Politico has a piece up highlighting the latest details in Rep. Barney Frank's attempt to see common sense laws on the books when it comes to online gambling. So far, all of Frank's attempts at passing legislation which would nullify the UIGEA or otherwise create a new regulatory framework for online gambling websites have run into opposition, but this time around the buzz on the hill is that the bill has a much better chance.
Early last week the federal government seized $34 million in online poker room bank accounts that were used to pay players who withdrew from their individual poker accounts. This move did not achieve the government's desired result. It has failed to effect the games at either of the two poker rooms targeted, Full Tilt or Poker Stars, and both poker rooms have since resumed paying out withdrawals to players. It has also reminded people what a powerful and murky law the UIGEA really is.

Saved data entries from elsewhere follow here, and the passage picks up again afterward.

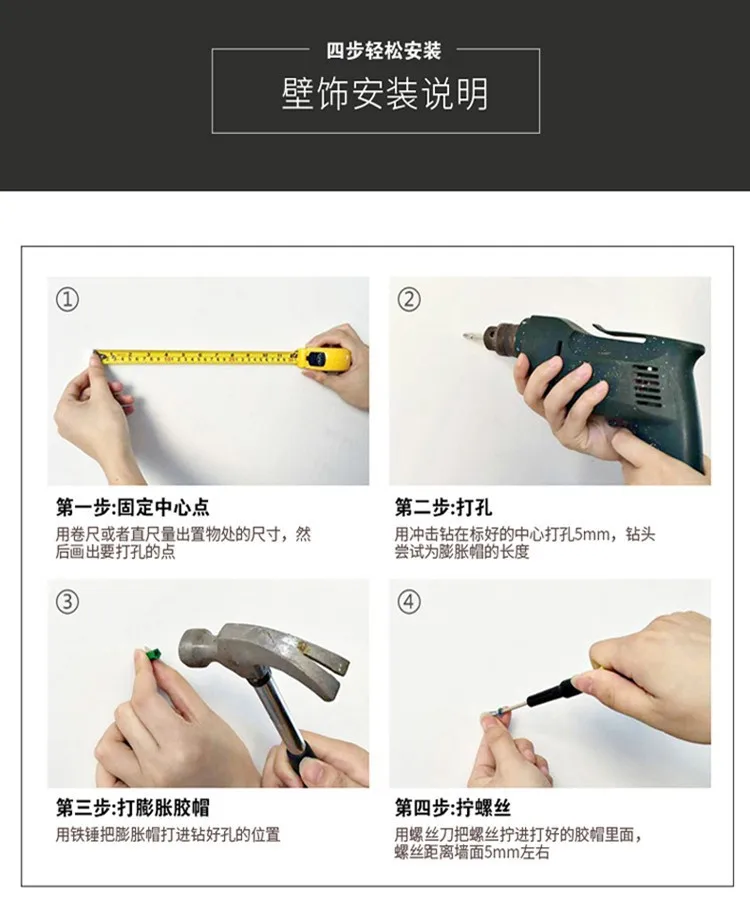 四步轻松安装

壁饰安装说明

①

第一步:固定中心点

用卷尺或者直尺量出置物处的尺寸，然后画出要打孔的点

②

第二步:打孔

用冲击钻在标好的中心打孔5mm，钻头尝试为膨胀帽的长度

③

第三步:打膨胀胶帽

用铁锤把膨胀帽打进钻好孔的位置

④

第四步:拧螺丝

用螺丝刀把螺丝拧进打好的胶帽里面，螺丝距离墙面5mm左右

The recent bank seizures, which targeted accounts managed by two companies that process payments for online poker sites such as Poker Stars and Full Tilt Poker thrust the issue back into the news and renewed old questions about the clarity of the existing law.
"It was terrible idea," Frank said last week.
Rep. Shelley Berkley (D-Nev.), a gaming advocate whose staff is drafting a formal response to the administration, argues the seizure "shows the inappropriate excess of government power."
There are three main opponents to online gambling regulation; social conservatives who see gambling in any form as a bad thing, the banking industry which states the law is vague and therefore too difficult to enforce, and the National Football League, which has spent millions of dollars lobbying against Frank's bills because it sees gambling as a "major outside threat". I'm not sure where Las Vegas, Atlantic City, or the thousands of other sportsbook locations around the world fit in to the NFL's plans to stop the threat from gambling on games.
Politically, being seen as "pro-gambling" could have been very damaging in the past, but it's taken such a strong libertarian, government-should-stay-out-of-my-business bend that observers say the chances are much higher that Barney Frank and the bill's co-sponsors will see regulation enacted and enforced. Frank has even seen himself become a sort of celebrity among online poker players, who see the Massachusetts Congressman as their only forceful voice in the government. While other representatives have signed on to anti-UIGEA bills, notably Ron Paul of Texas, none have been pushing as hard as Mr. Frank to get common sense legislation enacted.
Rep. Frank has been letting some of this new confidence show.
A spokesman for the Financial Services Committee said in an e-mail that the panel needs to hold a hearing on the chairman's bill before lawmakers would ever consider formal legislation. And the committee has its hands full this summer rewriting the regulatory infrastructure for the country's behemoth financial services industry.
But Frank likes his odds coming out of the flop.
"We'll get it done," he said.
It's starting to look better and better that they will in fact get it done.